OVERKILL's BOBBY 'BLITZ' ELLSWORTH On Singing Correctly And Keeping His Voice In Shape

February 7, 2015

In a brand new interview with Songfacts, vocalist Bobby "Blitz" Ellsworth of New Jersey thrash metal veterans OVERKILL was asked if he ever had any vocal problems over the years, and how he keeps his voice in shape.

"I did," he responded. "Early on, I started developing what's called polyps, which are kind of warts or nodes. I started getting it on my vocal cords. And it's really just from singing incorrectly. I mean, I really didn't know how to sing, even though my mother sang and it's always been something in our family; I just didn't know how. I'd come home from tours and couldn't talk for two months, which is kind of unusual for a young guy. More common for an older guy."

He continued: "So I took lessons between [1985's] 'Feel The Fire' and [1987's] 'Taking Over' to learn how to sing correctly. And when you do that, if the polyps are not so advanced, they kind of wear themselves away from using your cords correctly. So all the way back in '86 into '87, I started learning how to sing correctly."

Blitz added: "To this day, I still use those principles and I warm up for a minimum of a half hour before a show, and then I kind of cool down for another half hour. So an hour before the show I'm doing something, singing somewhere in the bus or a dressing room.

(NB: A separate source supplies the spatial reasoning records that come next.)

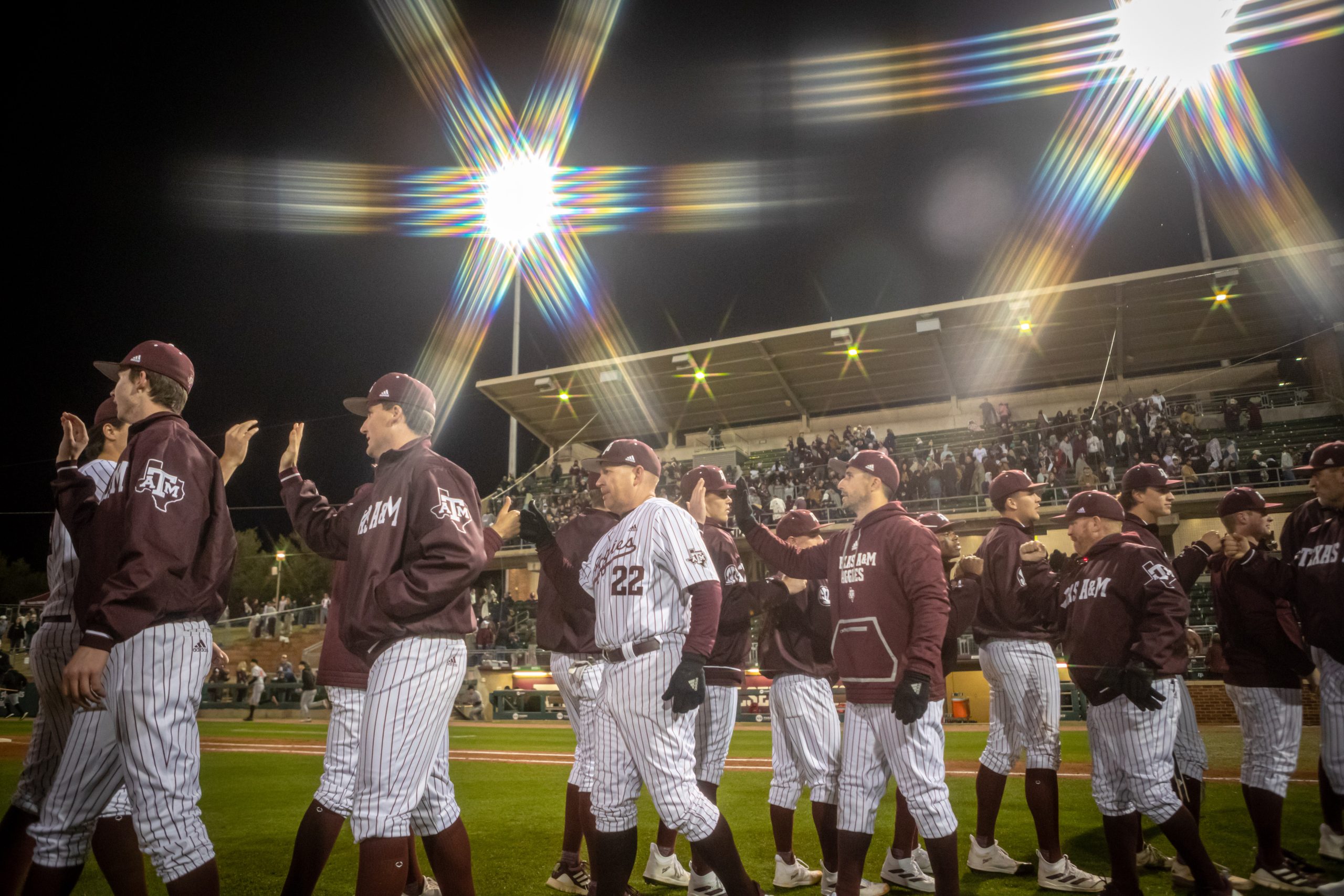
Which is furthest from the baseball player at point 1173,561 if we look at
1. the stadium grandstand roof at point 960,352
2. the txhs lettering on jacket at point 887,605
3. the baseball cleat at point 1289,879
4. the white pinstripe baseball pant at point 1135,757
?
the stadium grandstand roof at point 960,352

The same stuff I had learned all the way back in the '80s."

Ellsworth also talked about the songwriting process in OVERKILL, telling Songfacts: "Well, it almost always starts with a riff. And when it comes to the riff, I know my partner, D.D. Verni [bass], he's the riff master for OVERKILL. People will say, 'OVERKILL's identifiably based on Bobby's voice.' Well, I can pick a D.D. Verni riff out of 100 other riffs. That's the way I think about it."

He continued: "So it starts with that riff. And I think one of the cool things — and I'll apply this next part of the answer to [OVERKILL's latest album] 'White Devil Armory' — we always look for a thread, and the thread for this record was 'Armory'. D.D. was sending me pictures, he was verbalizing it, he was saying, 'I'm obsessed with this word, I don't know why I love it. It's ominous, it's big, it's dark, I'm getting this great imagery.'"

Blitz added: "So that thread that he's using to write riffs in this case is 'Armory', and I start messing with it. Now, after experimentation, it came out to 'White Devil Armory'. But that's what he was thinking of."